EXCERPT TO READ =>
--- START ---

Here’s how the GOP can get its mojo back: Stand up to teacher unions
Republicans are in trouble. The party is struggling with internal divisions and has suffered a hit in its approval ratings, according to a recent Pew poll.
Adding to their difficulties, the GOP uniformly opposed President Biden’s popular $1.9 trillion handout, the American Rescue Plan; their objections to the bill have failed to impress voters.
Here is how the GOP can emerge from the doghouse: Stand up to the teacher unions by backing school choice. In too many states, union leaders have blocked schools from re-opening, claiming health and safety risks that do not exist. Our children are hurting, falling behind educationally and suffering injurious mental health issues and social deprivation.
Parents are fed up. According to a new Gallup poll, 79 percent of parents want their kids back in the classroom, in spite of the pandemic. For working parents, the figure is 82 percent.
Any politician – Democratic or Republican – who does not seize this moment to rein in the excessive power of our largest labor unions is actively working against our children. They are abandoning in particular Black and Brown youngsters who so desperately need the advantages that come with a solid education.
Democrats, in thrall to the tens of millions of dollars they receive in political donations from the teacher unions, cannot bite the hands that so generously feed them. Republicans can and should own this issue.
Can challenging the teacher unions and fighting to give parents more choices in how they spend their education dollars win elections?
Yes. Allowing parents to choose where their kids go to school is wildly popular, with 69 percent of voters approving of the concept. A proposed federal tax credit that would support scholarships to broaden school choice gains even more supporters, with 78 percent backing the initiative. That includes 83 percent of both Latino and Black voters, and even 77 percent of Democrats.
That response can translate into votes. One group with a history to prove it is the American Federation for Children, which supports candidates campaigning for school choice. In the past election cycle, it and affiliated groups targeted nearly 400 races across the nation, picking winners in 85 percent of those contests. They either got very, very lucky, or they are riding a persuasive issue.
Why take on the unions now? Because the country has witnessed the power and intransigence of the teacher unions as never before.
A recent Rasmussen poll finds approval for teacher unions dropping. Only 29 percent of parents think the unions are a good influence on the country, and 60 percent believe that the unions are “more interested in protecting their members’ jobs” than in the quality of education provided.

--- END ---

DATA SECTION =>
--- START ---

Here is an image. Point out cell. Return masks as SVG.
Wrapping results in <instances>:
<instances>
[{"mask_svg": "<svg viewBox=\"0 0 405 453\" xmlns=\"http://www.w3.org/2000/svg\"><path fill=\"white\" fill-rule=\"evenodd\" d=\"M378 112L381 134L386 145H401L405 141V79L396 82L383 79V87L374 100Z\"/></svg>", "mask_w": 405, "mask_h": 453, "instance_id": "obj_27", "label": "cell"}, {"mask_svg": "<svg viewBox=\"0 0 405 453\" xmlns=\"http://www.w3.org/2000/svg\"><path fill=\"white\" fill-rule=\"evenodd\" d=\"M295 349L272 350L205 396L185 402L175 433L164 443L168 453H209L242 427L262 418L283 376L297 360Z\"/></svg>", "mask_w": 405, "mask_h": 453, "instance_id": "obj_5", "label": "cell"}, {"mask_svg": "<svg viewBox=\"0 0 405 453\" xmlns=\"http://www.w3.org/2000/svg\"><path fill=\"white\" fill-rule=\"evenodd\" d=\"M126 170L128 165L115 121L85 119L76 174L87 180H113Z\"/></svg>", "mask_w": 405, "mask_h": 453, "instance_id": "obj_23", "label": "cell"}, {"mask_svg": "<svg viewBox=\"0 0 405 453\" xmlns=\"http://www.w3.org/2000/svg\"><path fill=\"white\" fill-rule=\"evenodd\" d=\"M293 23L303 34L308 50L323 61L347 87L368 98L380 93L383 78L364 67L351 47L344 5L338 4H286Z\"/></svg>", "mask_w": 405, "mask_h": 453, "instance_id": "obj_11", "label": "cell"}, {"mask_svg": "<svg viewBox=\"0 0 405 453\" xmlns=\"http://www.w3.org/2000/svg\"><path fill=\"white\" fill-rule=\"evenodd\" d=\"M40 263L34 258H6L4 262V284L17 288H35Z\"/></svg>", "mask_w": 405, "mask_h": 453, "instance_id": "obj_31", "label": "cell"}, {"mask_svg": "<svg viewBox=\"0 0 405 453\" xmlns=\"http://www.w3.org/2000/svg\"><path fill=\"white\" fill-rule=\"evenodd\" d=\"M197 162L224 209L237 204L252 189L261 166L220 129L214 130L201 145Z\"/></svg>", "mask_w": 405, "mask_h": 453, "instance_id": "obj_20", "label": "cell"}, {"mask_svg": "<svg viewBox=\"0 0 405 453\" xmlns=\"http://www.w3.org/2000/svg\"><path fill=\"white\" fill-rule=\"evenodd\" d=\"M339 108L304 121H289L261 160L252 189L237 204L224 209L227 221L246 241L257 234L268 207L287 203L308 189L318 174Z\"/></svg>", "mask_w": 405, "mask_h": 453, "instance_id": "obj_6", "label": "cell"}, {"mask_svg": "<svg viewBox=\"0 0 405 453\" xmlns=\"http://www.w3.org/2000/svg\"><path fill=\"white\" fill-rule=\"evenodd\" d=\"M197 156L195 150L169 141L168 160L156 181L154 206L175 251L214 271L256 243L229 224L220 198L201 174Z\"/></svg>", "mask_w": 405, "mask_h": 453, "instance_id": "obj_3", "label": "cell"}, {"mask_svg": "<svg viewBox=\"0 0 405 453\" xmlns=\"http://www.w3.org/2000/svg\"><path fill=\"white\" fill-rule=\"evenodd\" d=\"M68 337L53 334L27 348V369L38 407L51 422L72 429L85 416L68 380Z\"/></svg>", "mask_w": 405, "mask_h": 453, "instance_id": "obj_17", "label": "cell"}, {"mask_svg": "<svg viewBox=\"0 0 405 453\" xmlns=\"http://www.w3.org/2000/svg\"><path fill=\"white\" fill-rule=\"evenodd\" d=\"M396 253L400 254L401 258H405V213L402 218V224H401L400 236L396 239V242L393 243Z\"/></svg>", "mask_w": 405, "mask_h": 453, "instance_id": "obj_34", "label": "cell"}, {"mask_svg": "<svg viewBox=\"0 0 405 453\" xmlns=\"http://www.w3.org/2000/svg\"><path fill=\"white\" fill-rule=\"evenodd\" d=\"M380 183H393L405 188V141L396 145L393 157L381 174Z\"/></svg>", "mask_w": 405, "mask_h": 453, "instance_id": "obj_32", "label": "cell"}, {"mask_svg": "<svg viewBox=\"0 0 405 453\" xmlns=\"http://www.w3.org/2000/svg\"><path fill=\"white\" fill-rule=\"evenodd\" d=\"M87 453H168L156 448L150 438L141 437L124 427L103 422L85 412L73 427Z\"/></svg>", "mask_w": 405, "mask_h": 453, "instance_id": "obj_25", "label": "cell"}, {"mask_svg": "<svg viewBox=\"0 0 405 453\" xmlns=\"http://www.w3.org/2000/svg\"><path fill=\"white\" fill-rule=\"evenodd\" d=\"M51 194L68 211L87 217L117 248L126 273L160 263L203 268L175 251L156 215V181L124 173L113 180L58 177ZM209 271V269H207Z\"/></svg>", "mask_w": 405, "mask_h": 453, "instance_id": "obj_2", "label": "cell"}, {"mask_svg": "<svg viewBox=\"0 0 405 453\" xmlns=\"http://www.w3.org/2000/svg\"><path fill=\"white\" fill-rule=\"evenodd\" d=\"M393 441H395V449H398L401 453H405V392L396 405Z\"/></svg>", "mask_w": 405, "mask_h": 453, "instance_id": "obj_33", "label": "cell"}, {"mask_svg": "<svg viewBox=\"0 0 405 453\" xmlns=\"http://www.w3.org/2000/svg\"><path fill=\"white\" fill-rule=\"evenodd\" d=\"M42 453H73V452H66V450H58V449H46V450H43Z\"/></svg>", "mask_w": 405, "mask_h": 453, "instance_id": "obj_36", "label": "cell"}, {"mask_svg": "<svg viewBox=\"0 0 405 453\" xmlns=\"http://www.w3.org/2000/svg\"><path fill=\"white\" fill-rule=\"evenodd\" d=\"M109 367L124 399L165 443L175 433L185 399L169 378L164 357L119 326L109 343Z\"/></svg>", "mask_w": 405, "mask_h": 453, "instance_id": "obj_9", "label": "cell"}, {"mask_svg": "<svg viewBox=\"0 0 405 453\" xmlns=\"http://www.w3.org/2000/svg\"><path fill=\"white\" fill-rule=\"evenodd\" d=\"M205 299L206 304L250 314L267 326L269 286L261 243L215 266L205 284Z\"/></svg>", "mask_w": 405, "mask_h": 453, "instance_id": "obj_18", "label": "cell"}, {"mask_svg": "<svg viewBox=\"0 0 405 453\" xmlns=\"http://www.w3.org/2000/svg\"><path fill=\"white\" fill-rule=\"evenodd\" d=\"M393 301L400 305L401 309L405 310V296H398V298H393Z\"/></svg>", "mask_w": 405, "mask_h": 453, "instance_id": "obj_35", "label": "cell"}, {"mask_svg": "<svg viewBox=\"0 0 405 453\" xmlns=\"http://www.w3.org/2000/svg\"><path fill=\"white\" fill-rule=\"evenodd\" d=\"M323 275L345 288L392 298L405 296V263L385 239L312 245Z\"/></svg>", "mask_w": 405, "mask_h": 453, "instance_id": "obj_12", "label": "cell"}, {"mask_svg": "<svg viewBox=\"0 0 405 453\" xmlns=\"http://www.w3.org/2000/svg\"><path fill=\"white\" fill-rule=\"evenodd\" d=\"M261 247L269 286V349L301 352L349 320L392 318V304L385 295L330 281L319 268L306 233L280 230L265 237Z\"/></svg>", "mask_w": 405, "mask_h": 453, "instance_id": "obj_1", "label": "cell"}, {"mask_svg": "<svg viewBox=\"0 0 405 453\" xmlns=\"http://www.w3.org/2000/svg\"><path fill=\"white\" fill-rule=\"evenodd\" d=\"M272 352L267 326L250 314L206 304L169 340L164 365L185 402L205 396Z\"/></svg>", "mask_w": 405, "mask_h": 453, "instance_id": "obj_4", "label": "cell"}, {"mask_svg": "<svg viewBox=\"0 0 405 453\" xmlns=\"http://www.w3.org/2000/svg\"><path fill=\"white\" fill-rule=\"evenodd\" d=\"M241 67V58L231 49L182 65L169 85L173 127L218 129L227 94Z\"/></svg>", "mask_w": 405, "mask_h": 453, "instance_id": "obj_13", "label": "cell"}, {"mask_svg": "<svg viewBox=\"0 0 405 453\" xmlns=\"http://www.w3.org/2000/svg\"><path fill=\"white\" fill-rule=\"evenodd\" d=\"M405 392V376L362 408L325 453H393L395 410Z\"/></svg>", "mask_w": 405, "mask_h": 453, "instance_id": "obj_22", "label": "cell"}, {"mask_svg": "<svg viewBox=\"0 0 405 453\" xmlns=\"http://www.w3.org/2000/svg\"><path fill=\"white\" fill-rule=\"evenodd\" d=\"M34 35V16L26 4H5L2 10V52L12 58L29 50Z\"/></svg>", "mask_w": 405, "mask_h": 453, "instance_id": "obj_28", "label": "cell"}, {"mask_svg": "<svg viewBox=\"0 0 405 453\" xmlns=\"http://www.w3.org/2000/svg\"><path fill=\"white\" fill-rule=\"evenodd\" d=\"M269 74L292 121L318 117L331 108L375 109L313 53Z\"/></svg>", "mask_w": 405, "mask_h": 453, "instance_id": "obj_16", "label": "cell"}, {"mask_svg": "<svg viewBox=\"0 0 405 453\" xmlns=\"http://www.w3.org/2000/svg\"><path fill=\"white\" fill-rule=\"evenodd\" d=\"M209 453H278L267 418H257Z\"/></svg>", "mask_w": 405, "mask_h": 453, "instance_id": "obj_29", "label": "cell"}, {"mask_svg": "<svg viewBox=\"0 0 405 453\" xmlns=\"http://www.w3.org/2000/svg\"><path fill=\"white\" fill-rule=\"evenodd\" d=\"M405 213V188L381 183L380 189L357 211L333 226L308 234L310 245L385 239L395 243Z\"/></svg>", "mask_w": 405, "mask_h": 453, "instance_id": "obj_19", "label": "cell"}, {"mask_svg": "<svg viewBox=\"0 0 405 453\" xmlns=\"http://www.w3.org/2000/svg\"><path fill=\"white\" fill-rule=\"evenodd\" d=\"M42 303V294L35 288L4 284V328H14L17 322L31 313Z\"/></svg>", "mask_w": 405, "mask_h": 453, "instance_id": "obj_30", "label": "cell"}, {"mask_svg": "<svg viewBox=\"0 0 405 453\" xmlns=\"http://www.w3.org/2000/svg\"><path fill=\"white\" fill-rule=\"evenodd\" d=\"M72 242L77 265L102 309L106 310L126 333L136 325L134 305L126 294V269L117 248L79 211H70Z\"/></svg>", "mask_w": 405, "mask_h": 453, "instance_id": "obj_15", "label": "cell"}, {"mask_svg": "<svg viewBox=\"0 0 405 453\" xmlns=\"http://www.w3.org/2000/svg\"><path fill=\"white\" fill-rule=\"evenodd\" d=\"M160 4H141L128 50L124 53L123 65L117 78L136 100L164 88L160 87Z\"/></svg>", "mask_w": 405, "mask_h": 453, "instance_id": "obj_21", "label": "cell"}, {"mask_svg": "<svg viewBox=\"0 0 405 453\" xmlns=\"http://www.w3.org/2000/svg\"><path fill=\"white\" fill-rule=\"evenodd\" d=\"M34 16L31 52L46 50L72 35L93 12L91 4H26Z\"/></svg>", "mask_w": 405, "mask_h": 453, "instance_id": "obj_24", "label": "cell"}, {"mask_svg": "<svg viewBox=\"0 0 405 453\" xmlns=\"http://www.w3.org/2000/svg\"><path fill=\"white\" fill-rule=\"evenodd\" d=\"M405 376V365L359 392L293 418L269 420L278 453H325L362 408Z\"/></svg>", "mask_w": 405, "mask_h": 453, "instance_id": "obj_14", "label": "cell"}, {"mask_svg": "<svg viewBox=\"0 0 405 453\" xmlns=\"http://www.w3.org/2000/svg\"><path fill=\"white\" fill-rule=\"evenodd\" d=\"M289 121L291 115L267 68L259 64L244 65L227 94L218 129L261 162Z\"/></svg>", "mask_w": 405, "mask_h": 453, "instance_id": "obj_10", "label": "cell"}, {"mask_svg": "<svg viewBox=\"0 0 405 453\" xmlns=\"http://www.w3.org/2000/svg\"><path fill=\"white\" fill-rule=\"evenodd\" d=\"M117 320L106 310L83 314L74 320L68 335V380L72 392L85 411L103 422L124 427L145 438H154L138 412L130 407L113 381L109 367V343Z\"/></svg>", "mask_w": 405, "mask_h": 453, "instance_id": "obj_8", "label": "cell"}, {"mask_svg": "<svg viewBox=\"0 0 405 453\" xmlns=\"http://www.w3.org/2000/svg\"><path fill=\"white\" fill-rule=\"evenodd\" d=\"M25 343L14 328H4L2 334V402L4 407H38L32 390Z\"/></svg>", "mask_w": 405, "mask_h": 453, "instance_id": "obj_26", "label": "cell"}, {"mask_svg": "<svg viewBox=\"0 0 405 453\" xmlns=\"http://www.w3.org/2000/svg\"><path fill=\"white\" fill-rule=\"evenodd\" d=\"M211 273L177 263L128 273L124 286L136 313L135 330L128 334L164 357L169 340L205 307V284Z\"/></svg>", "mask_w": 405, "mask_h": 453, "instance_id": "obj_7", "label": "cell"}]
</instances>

--- END ---

Rewrite the passage of the op-ed on teacher unions from "Parents are fed" to "a solid education.", replacing "politician" with "lawmaker".

ANSWER AREA =>
Parents are fed up. According to a new Gallup poll, 79 percent of parents want their kids back in the classroom, in spite of the pandemic. For working parents, the figure is 82 percent.
Any lawmaker – Democratic or Republican – who does not seize this moment to rein in the excessive power of our largest labor unions is actively working against our children. They are abandoning in particular Black and Brown youngsters who so desperately need the advantages that come with a solid education.